═══ Page extract ═══
Thursday, December 06, 2007

Making a Wish

Think about all of the ways we wish for things. Wish upon a star, a coin in a fountain, a birthday candle extinguished; all with a silent wish attached. Always with the warning: Don't say it or it won't come true. When you think about it, this is pretty stupid. I mean, if you are just silent, how is anything ever going to happen, especially if there are others who can help?

I recently got an invite to American Public Media's web project "The Consumer's Dilemma." In the project, you can view other people's thoughts on making the world better and more sustainable, and you can submit your own desire or idea. The ideas are reviewed, and can be browsed and searched. So, if you ever wished silently that the world was a better place, well, now you don't have to be so silent and it might even come true.

What did I wish for? A bit complicated, but here goes. A friend who is a local farmer and I were talking about the "dream CSA." His thought was to have the farm not just supply food to the families that support it, but also walking trails and fishing and hands-on experience. To this, I added "Oh, and a kitchen where people can learn how to cook their produce and food with a teaching garden!" And produce from the farm to go to supporting local food banks.
═══ Extracted entries ═══
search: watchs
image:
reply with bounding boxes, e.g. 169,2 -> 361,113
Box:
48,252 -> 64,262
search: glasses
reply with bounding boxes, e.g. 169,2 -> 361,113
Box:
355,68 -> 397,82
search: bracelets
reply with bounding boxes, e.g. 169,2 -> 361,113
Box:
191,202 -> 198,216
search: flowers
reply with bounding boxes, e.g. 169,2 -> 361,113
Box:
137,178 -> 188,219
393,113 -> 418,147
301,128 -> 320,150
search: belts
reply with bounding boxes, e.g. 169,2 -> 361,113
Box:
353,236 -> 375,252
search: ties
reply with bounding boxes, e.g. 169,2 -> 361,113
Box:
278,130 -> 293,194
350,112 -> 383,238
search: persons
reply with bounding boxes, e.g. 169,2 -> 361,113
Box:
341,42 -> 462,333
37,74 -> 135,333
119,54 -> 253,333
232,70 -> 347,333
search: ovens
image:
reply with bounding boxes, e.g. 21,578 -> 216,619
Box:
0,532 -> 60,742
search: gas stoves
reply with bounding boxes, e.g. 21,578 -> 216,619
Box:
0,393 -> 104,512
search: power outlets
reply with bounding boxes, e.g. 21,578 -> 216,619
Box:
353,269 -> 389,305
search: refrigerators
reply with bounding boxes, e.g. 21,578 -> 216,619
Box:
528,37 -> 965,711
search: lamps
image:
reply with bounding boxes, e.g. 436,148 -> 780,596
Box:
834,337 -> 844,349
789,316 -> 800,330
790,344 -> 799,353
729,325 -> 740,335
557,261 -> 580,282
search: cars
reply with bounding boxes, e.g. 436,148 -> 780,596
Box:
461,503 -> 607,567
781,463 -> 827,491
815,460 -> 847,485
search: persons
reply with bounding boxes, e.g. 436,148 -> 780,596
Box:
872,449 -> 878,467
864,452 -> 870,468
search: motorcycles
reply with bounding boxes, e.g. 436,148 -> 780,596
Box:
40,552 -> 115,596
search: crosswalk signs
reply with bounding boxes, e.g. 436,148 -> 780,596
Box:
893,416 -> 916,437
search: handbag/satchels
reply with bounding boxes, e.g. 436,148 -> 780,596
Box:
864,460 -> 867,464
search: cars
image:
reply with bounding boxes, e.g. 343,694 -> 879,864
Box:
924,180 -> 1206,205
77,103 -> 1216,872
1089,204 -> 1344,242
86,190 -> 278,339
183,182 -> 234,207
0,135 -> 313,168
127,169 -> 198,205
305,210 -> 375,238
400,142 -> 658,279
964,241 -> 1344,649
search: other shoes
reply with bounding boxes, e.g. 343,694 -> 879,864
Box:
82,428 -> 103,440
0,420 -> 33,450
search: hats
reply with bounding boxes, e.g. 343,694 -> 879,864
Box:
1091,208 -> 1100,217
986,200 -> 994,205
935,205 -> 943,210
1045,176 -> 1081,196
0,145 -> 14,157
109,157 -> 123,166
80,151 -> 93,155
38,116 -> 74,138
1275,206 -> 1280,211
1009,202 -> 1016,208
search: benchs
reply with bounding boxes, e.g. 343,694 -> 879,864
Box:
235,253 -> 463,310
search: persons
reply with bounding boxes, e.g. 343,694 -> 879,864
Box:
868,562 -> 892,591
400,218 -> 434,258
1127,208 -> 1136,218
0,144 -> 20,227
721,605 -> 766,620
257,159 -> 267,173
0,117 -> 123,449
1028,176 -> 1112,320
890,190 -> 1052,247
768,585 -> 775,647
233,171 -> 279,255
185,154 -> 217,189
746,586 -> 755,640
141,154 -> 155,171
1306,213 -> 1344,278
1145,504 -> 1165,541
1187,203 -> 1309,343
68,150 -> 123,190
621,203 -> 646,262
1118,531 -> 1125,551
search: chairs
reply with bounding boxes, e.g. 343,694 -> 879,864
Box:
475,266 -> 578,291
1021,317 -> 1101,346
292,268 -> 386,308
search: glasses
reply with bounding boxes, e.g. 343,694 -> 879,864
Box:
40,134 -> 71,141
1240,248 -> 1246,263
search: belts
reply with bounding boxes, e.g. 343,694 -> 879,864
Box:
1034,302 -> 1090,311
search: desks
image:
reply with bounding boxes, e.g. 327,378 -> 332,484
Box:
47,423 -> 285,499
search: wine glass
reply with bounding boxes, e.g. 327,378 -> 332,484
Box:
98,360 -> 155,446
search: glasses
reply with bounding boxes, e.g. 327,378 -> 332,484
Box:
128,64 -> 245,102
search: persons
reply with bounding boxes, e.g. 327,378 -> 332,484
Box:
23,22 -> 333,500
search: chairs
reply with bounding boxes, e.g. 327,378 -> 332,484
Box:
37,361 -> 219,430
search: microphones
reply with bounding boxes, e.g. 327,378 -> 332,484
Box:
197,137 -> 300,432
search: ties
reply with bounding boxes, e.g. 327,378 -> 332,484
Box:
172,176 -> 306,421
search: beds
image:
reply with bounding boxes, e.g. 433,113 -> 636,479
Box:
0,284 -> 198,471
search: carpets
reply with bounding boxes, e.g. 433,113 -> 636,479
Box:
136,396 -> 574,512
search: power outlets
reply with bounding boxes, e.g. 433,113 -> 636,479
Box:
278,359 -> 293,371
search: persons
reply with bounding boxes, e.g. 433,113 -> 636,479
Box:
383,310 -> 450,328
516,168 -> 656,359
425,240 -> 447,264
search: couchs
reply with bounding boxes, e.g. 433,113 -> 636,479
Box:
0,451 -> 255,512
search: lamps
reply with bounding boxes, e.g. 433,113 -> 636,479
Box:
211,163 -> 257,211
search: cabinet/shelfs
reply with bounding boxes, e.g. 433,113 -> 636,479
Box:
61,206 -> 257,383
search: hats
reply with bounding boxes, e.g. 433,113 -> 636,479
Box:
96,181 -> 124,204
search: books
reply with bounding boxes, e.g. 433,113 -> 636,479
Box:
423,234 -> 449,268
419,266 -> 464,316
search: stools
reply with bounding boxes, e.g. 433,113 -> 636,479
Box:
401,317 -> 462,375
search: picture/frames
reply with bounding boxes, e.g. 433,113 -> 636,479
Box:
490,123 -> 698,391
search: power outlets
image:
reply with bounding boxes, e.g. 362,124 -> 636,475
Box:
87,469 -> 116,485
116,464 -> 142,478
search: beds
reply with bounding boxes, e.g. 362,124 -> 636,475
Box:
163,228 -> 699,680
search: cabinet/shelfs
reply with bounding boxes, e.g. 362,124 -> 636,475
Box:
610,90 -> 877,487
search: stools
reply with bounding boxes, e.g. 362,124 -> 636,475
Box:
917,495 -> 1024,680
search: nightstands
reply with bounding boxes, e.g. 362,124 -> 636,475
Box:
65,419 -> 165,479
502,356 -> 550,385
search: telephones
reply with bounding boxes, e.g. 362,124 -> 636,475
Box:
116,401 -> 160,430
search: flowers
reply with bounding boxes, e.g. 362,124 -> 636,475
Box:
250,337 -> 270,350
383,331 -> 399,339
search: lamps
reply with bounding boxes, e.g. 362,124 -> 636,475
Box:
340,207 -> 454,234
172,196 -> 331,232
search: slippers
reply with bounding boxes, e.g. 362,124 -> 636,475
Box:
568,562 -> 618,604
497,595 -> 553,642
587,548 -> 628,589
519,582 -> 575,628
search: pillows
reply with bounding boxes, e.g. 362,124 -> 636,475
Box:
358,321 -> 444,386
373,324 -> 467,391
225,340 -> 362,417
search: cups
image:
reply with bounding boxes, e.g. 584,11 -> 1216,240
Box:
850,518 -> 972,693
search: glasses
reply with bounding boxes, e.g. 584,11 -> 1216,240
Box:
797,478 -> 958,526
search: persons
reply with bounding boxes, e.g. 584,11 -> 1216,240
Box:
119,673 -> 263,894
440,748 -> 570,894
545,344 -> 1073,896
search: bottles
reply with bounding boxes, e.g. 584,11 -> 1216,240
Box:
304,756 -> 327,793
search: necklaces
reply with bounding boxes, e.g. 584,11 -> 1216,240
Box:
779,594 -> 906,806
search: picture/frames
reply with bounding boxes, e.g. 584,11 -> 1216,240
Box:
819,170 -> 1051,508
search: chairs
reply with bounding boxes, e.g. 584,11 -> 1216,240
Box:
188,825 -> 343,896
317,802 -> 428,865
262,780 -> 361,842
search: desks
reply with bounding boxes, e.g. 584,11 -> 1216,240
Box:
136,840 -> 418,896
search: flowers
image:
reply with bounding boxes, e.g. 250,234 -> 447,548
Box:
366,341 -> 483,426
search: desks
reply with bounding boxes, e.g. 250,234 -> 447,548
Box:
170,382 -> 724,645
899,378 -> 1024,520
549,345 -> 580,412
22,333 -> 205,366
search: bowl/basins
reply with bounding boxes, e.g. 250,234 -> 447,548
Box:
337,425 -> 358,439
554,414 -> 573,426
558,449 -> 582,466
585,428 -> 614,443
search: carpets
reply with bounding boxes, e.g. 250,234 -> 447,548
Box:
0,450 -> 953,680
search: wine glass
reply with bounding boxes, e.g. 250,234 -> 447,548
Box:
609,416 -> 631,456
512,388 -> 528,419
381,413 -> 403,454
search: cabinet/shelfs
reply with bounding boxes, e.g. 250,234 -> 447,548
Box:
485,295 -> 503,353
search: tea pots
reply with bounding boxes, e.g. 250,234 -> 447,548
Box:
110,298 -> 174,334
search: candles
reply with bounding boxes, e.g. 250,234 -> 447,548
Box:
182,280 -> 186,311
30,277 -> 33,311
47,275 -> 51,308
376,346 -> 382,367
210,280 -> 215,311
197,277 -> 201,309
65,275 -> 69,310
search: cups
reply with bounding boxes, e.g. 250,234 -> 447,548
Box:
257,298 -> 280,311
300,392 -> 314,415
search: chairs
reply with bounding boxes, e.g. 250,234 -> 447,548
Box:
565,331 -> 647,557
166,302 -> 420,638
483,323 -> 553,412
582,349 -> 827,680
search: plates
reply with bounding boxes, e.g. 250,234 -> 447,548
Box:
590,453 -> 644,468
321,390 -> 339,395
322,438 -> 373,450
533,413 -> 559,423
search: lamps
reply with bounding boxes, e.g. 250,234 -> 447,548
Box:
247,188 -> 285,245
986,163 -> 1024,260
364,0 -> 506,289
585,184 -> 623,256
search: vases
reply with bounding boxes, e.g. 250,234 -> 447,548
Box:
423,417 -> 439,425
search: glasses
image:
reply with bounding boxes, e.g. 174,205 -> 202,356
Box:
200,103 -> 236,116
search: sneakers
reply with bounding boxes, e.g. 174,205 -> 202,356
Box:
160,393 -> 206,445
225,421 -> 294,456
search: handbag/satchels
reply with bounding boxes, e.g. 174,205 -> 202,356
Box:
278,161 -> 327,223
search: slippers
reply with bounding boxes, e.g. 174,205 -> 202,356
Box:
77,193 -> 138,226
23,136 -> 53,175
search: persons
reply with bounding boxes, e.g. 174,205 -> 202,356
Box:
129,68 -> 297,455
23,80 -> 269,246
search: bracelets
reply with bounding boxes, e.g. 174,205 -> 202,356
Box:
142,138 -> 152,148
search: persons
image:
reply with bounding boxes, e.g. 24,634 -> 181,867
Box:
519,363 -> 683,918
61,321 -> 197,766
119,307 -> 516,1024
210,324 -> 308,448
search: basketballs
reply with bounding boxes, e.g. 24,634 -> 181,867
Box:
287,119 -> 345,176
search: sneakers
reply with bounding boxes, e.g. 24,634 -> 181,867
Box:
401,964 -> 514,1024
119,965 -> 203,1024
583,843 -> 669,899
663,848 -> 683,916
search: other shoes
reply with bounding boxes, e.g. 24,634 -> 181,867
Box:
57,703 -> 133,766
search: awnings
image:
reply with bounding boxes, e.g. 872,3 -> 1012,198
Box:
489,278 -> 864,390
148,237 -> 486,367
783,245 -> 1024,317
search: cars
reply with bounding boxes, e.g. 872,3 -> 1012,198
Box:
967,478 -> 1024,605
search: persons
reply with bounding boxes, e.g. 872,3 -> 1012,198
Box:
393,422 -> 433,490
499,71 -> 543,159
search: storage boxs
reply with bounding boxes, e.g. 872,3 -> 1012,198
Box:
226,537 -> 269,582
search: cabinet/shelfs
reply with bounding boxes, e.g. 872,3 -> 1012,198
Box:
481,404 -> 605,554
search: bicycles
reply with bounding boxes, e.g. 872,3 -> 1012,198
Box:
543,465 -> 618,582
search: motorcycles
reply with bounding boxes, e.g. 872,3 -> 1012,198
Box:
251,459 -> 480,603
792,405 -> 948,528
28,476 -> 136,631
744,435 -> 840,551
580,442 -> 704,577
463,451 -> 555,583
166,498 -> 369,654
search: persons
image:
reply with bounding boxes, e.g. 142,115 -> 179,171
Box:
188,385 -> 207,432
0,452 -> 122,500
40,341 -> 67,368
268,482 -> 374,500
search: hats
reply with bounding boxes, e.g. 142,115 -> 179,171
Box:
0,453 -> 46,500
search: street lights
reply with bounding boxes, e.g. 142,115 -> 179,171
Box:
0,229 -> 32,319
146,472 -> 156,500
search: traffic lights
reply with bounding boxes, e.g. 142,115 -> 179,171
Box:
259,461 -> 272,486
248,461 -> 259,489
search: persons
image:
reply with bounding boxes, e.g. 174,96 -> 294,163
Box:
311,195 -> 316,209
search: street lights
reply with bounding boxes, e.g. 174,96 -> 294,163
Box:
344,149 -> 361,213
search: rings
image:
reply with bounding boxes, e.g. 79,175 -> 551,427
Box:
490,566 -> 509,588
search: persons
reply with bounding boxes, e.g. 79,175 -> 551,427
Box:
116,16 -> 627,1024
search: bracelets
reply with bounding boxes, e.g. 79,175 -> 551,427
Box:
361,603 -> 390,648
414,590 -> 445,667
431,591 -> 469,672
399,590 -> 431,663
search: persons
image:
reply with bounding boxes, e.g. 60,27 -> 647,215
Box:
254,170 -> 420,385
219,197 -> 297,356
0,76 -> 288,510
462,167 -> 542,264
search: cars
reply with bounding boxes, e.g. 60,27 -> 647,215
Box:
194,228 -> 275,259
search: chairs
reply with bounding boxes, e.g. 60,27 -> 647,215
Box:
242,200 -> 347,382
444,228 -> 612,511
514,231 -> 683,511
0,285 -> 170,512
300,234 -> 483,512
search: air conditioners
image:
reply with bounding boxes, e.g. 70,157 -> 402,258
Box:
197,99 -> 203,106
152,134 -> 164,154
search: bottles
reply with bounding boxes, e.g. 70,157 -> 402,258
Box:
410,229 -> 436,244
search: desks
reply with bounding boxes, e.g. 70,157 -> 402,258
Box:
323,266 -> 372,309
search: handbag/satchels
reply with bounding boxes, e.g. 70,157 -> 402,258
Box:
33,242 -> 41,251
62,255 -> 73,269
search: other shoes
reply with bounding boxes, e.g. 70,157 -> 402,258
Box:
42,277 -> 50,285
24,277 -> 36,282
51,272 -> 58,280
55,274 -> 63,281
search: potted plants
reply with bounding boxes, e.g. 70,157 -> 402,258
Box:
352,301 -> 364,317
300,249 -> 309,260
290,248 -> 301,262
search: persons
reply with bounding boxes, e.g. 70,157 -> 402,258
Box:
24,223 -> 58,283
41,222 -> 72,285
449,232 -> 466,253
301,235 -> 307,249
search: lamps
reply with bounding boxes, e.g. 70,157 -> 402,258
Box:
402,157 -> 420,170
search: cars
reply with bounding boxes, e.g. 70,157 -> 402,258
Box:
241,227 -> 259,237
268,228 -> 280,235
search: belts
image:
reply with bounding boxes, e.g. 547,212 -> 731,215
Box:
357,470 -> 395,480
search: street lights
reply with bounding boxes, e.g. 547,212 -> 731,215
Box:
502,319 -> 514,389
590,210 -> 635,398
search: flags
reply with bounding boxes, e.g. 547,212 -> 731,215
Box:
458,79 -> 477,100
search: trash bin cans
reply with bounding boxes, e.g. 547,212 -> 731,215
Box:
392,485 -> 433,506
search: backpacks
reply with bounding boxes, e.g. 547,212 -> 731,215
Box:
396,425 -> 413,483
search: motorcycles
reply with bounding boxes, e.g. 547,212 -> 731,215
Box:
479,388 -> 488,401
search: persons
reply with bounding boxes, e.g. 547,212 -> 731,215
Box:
═══
Task list:
[A] From the blog post about making a wish, copy the passage from "Making a Wish" up to and including "even come true.".
[B] In the blog post about making a wish, what is the name of American Public Media's web project?
[C] Go on with the blog post about making a wish, picking up after its final sentence.

Task-by-task results:
[A]
Making a Wish

Think about all of the ways we wish for things. Wish upon a star, a coin in a fountain, a birthday candle extinguished; all with a silent wish attached. Always with the warning: Don't say it or it won't come true. When you think about it, this is pretty stupid. I mean, if you are just silent, how is anything ever going to happen, especially if there are others who can help?

I recently got an invite to American Public Media's web project "The Consumer's Dilemma." In the project, you can view other people's thoughts on making the world better and more sustainable, and you can submit your own desire or idea. The ideas are reviewed, and can be browsed and searched. So, if you ever wished silently that the world was a better place, well, now you don't have to be so silent and it might even come true.

[B] "The Consumer's Dilemma."

[C]
You can't just hand off a bag a produce and be done, though. Anyone in a CSA knows the kind of time it takes to prepare a meal from scratch. It also takes pantry staples. Not an easy task for anyone busy just trying to make ends meet.

I want to marry the idea of one of those Super-Supper-build-your-meal places with the donated local produce and meats (or an urban garden center attached) and the pooling of food stamp money to buy the staples in bulk at a discount. Thus, very busy "working poor" parents (often single, working moms) could have all the advantages of fresh produce, bulk food purchase discounts, AND ready-to-go healthy meals. Sort of an end-to-end solution.

If you think about it, this is the exact demographic that meal-prep places would serve best (if they were non-profit), plus the concept has empowerment, education, cultural and a social group benefits to it.

That was my idea/wish. Now, go share yours.

2 comments:

mollyjade said...

How very timely. Did you see that WIC just added fruits, vegetables, and whole grains to their program? It was mostly dairy and eggs before.

Michelle said...

After hearing about you and your blog for ages, I came by for a visit! It's time we met...especially after reading this post.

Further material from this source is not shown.